Started with nothing. “Through the magic of ZIRP and NIRP… along with some accounting chicanery… you now have a company worth $8 billion. Sound crazy? Yes. And that is almost exactly what the Fed is trying to encourage.”
Companies borrow. “They use the money to buy their shares. Stocks go up. This “wealth effect” is supposed to trickle down to the public, who are meant to buy the corporations’ products. Rising sales will produce higher profits. Stocks will go up. Everyone will be richer.”
The risk to the short-term investor may be that he misses out on this silly insanity. Asset prices go up; he wants to be a part of it. However the risk to the long-term investor arrives when the economy comes to its senses.
When unrest comes, there will be enough to worry about; at least you don’t want to worry about your savings. Only gold will preserve value when things turn bad, why it is recommend that every saver have at least 5% of liquid assets in physical gold or silver, preferably stored outside the country of residence.
Hoffman says, “The biggest alarm bell is the Fed. Forget what they are doing behind closed doors with the fake ‘tapering.’ When Janet Yellen is forced to come out and say we got to stop the taper, or we got to reverse it because of the failing U.S. economy, that will be the final alarm bell.

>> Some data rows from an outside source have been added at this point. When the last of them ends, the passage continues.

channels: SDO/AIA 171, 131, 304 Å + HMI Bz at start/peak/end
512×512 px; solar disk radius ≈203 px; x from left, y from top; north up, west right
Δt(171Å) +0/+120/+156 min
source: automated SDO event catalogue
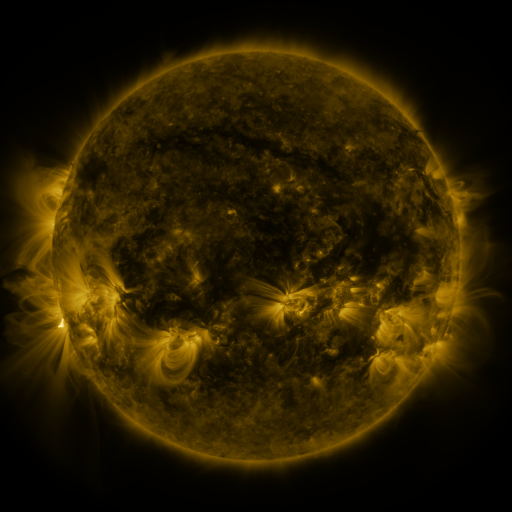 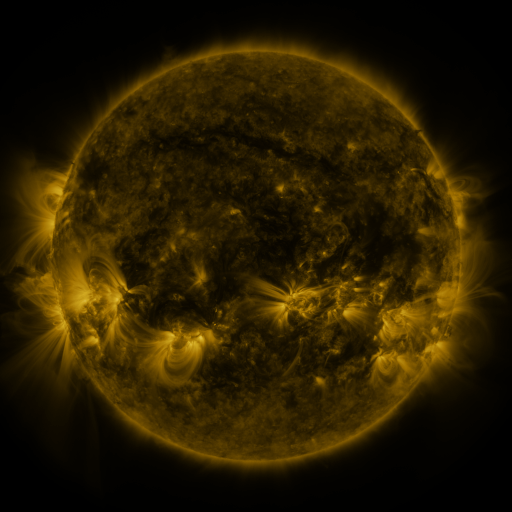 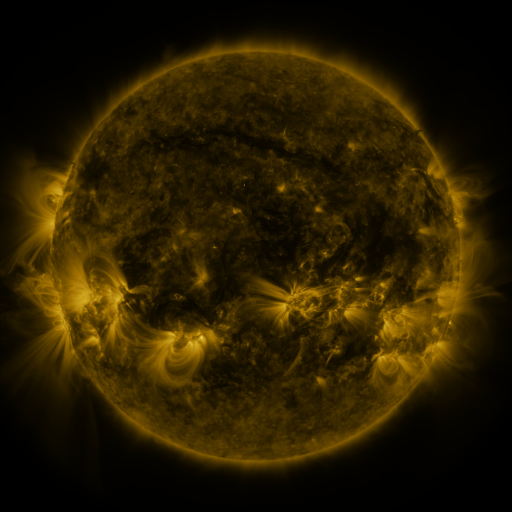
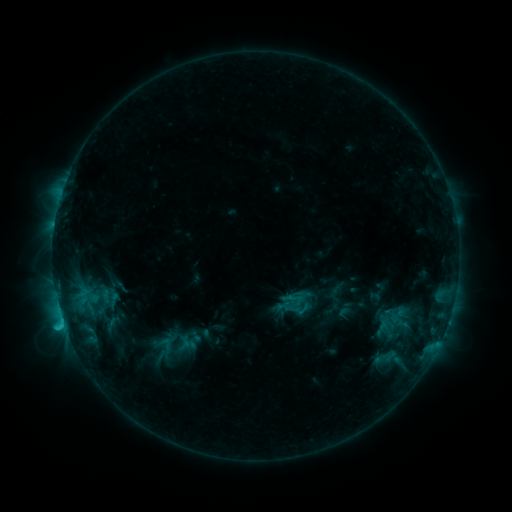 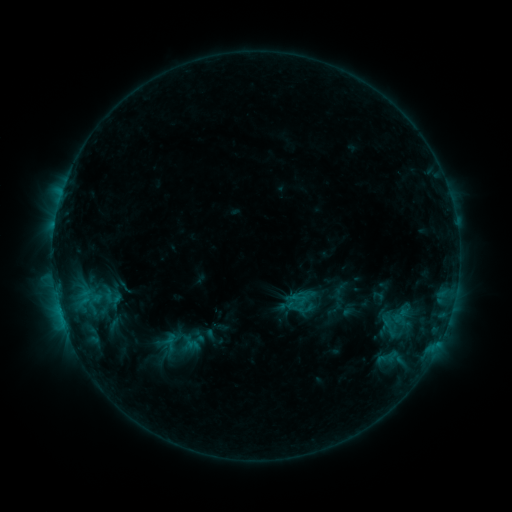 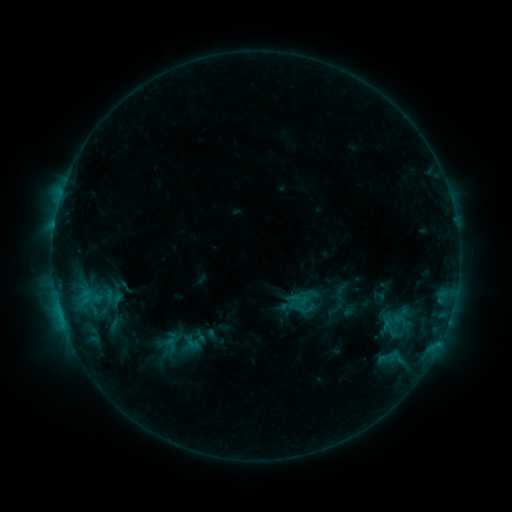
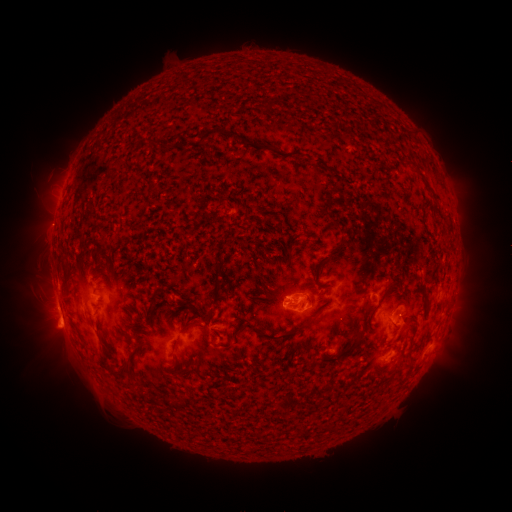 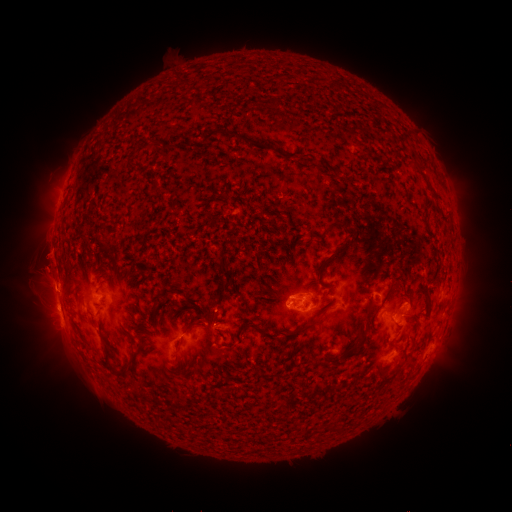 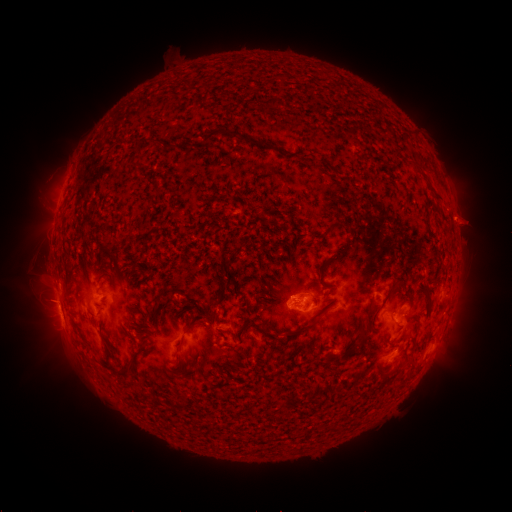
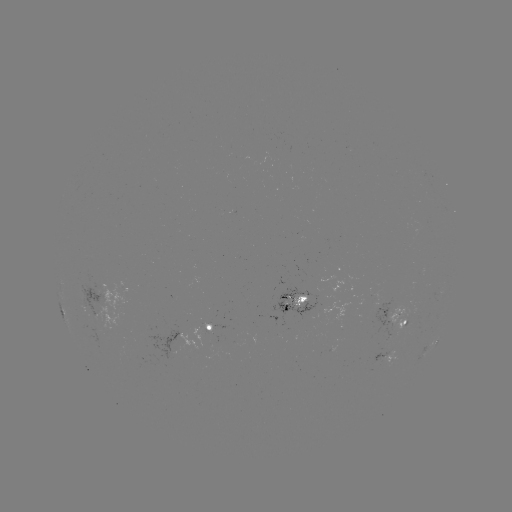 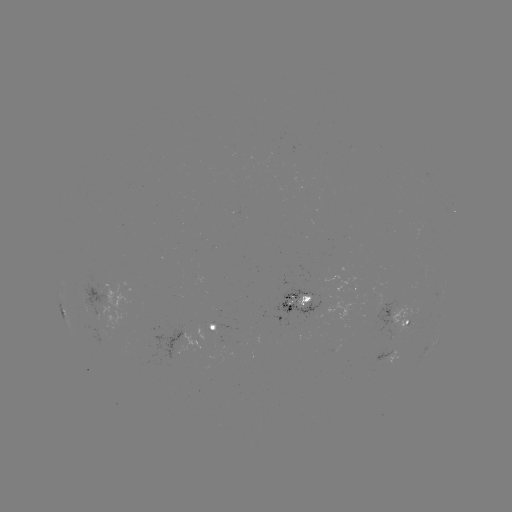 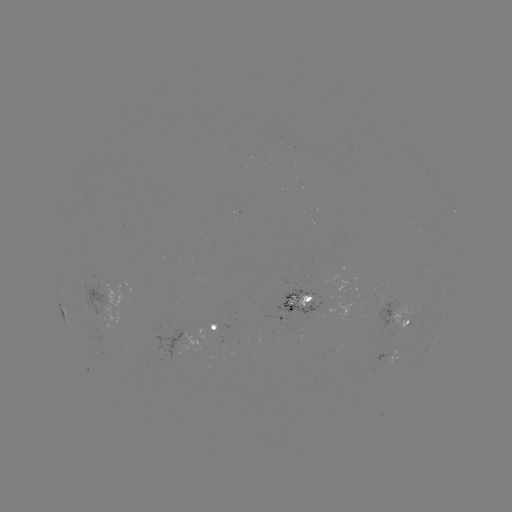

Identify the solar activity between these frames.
emerging-flux region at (305, 311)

After that, there will be no way shape or form that the mainstream media, Washington or Wall Street, can pretend that it is anything other than what it is–failed central bank policy.”
There is a massive deflation coming, that there will probably be an overnight devaluation of the dollar and huge overnight revaluation of gold, and, though it will be painful for most, it is the greatest opportunity in history for those who are prepared.
Keiser Report: Derp-like policy of ZIRP and NIRP
Even – Pope Francis claims global economy is close to collapse:
In an interview with Spanish newspaper La Vanguardia, he said: ‘our world cannot take it anymore. Our global economic system can’t take any more.’ – ‘We discard a whole generation to maintain an economic system that no longer endures – a system that to survive has to make war, as the big empires have always done.’ – ‘The economy is moved by the ambition of having more and, paradoxically, it feeds a throwaway culture.’ The pontiff expressed particular concern over the ‘worrisome’ statistics of youth unemployment.
He said: ”The rate of unemployment is very worrisome to me, which in some countries is over 50 percent. That is an atrocity.”